Abstract
Purpose :
Analysis of longitudinal ophthalmologic data using the eye as the unit of analysis has to account for both inter-eye and longitudinal correlation. The purpose of this research is to compare several methods for analyzing this type of data with a continuous outcome measure.
Methods :
We describe fixed effects, mixed effects and GEE models to assess associations between continuous eye-specific longitudinal outcome measures vs. person and eye-specific covariates. These methods are applied to data from the Complications of Age-Related Macular Degenerative Prevention Trial (CAPT), which enrolled 1052 subjects with age ≥ 50, visual acuity (VA) 20/40 or better, and at least 10 large drusen in each eye. One eye was randomized to laser treatment and the fellow eye to no treatment. The outcome was ETDRS VA (letters) which was assessed at baseline and years 1, 2, 3, 4 and 5. The aims of this analysis are to compare VA loss between treated and control eyes over a 5-year period and between current and non-current cigarette smokers.
Results :
The inter-eye and longitudinal correlations of VA measures are given in Table 1. The inter-eye correlations range from 0.33 to 0.53 and were highest at baseline. The longitudinal correlations (0.31 to 0.88) diminish with a longer time between repeated measures and were higher at later time points.

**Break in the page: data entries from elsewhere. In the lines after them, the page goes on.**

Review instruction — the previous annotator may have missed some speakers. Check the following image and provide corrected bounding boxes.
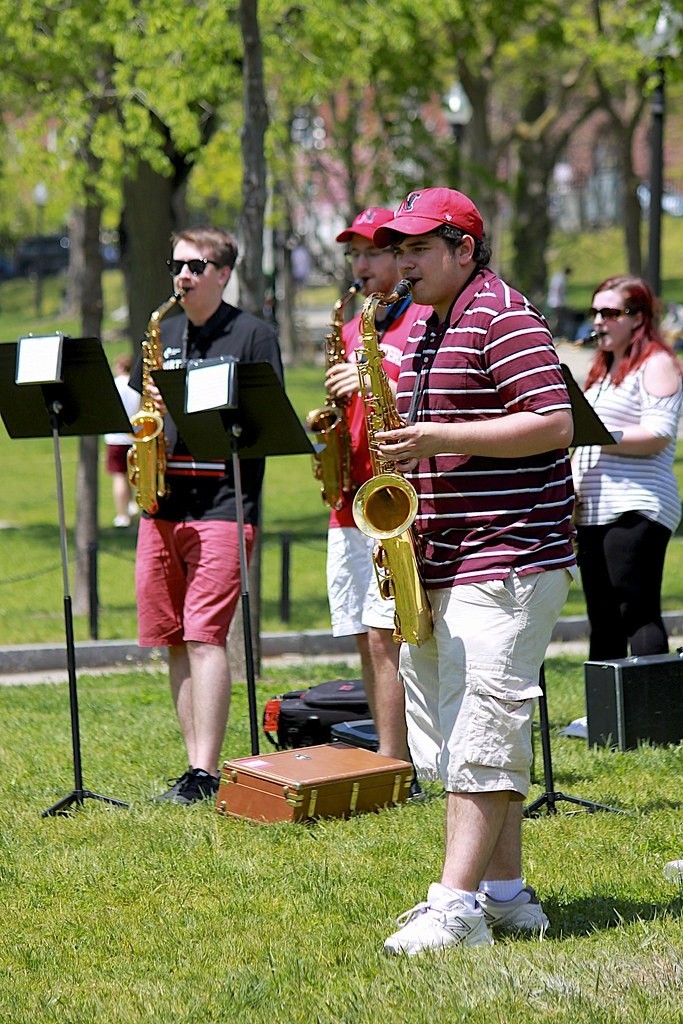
[584,652,683,752]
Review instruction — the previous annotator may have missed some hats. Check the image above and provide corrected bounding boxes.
[335,208,395,244]
[375,187,483,250]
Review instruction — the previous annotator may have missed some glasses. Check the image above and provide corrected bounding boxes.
[343,249,393,263]
[589,307,636,321]
[165,258,221,277]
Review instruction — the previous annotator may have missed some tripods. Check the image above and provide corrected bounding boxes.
[524,661,641,815]
[0,335,132,819]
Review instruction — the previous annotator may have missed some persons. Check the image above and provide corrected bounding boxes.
[104,356,141,528]
[128,227,286,806]
[373,188,575,954]
[320,206,435,802]
[550,266,571,340]
[564,276,682,663]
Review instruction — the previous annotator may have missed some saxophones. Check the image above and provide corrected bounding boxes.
[352,276,437,650]
[126,286,194,516]
[304,276,368,513]
[553,331,610,560]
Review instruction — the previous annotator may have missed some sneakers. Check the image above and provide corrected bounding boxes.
[150,772,191,804]
[481,886,550,933]
[567,717,587,742]
[384,880,493,955]
[171,768,222,807]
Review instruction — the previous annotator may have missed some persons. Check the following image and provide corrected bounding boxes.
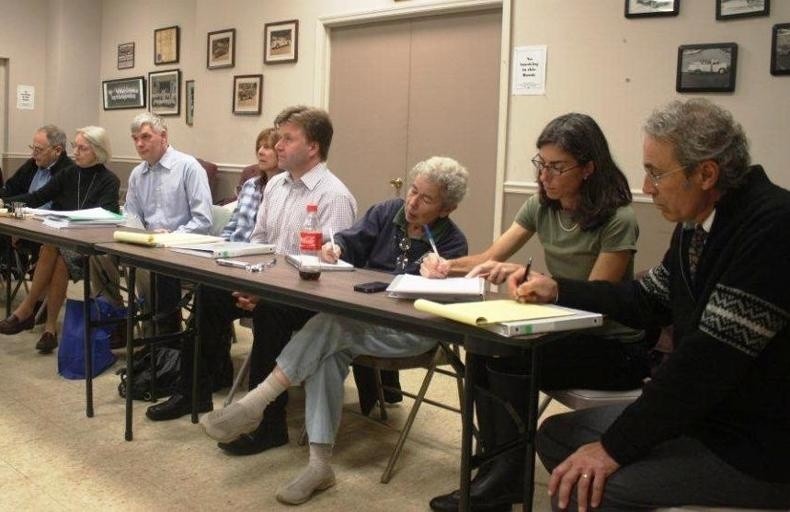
[198,155,470,507]
[207,125,287,392]
[141,102,358,457]
[506,93,790,512]
[90,109,215,370]
[0,126,122,353]
[418,111,646,512]
[0,123,72,277]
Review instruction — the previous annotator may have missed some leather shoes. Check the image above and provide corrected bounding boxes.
[427,482,512,512]
[36,331,59,350]
[0,313,36,334]
[217,424,291,455]
[451,460,536,503]
[146,394,216,418]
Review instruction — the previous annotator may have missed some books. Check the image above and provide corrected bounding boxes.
[38,205,124,231]
[285,253,355,273]
[413,292,576,327]
[169,240,277,259]
[386,271,487,302]
[112,229,225,249]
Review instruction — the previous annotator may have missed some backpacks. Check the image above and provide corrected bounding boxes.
[115,340,182,401]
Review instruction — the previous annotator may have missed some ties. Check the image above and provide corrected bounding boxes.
[687,224,707,277]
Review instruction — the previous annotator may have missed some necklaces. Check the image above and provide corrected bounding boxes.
[556,208,581,234]
[73,171,98,211]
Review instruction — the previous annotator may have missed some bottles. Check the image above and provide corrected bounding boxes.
[297,204,324,282]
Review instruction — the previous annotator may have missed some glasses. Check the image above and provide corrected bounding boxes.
[532,154,585,177]
[643,164,692,190]
[397,237,411,273]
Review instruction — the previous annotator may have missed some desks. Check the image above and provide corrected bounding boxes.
[94,236,607,512]
[0,209,162,416]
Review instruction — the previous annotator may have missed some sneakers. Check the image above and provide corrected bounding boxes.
[200,399,265,445]
[274,463,336,504]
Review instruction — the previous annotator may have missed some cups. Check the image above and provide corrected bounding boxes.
[10,201,26,220]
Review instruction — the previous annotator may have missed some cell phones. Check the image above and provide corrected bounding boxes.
[354,282,389,293]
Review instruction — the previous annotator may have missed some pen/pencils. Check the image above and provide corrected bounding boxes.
[521,257,533,284]
[423,223,444,262]
[328,228,336,250]
[217,260,250,270]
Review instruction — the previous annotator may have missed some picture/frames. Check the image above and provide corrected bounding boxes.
[770,23,790,75]
[102,69,195,125]
[233,75,261,115]
[676,43,737,92]
[624,0,679,19]
[207,29,235,70]
[716,0,770,20]
[118,42,134,70]
[264,19,299,65]
[153,26,179,65]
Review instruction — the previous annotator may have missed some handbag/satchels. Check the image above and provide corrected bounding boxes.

Results from fitting the 3 longitudinal models are given in Table 2. There was a non-monotone effect of treatment with a small but significant effect of treatment on change in VA at 24 months for all 3 models (fixed effects: B = 0.94 +- 0.38, p = 0.014; mixed effects: B = 0.95 +- 0.38, p = 0.013; GEE: B = 1.02 +- 0.39, p = 0.008), but not at 60 months. Unexpectedly, current cigarette smokers had better VA at baseline (p < 0.05), but declined significantly more than non-current smokers at 60 months (fixed effects: B = -4.09 +- 1.91, p = 0.033; mixed effects: B = -4.13 +- 1.96, p =0.036; GEE: B = -4.29 +- 2.00, p = 0.032). Model fit was significantly better with the mixed effects vs. the fixed effects model: change(-2 ln L) = 209.6, chi-square 33 df, p < 0.001, although coefficient estimates and SE’s were similar.
Conclusions :
Longitudinal models using the eye as the unit of analysis can be implemented using available statistical software and offer the advantage of efficiently analyzing longitudinal ophthalmologic data with both inter-eye and longitudinal correlation.
This is an abstract that was submitted for the 2018 ARVO Annual Meeting, held in Honolulu, Hawaii, April 29 - May 3, 2018.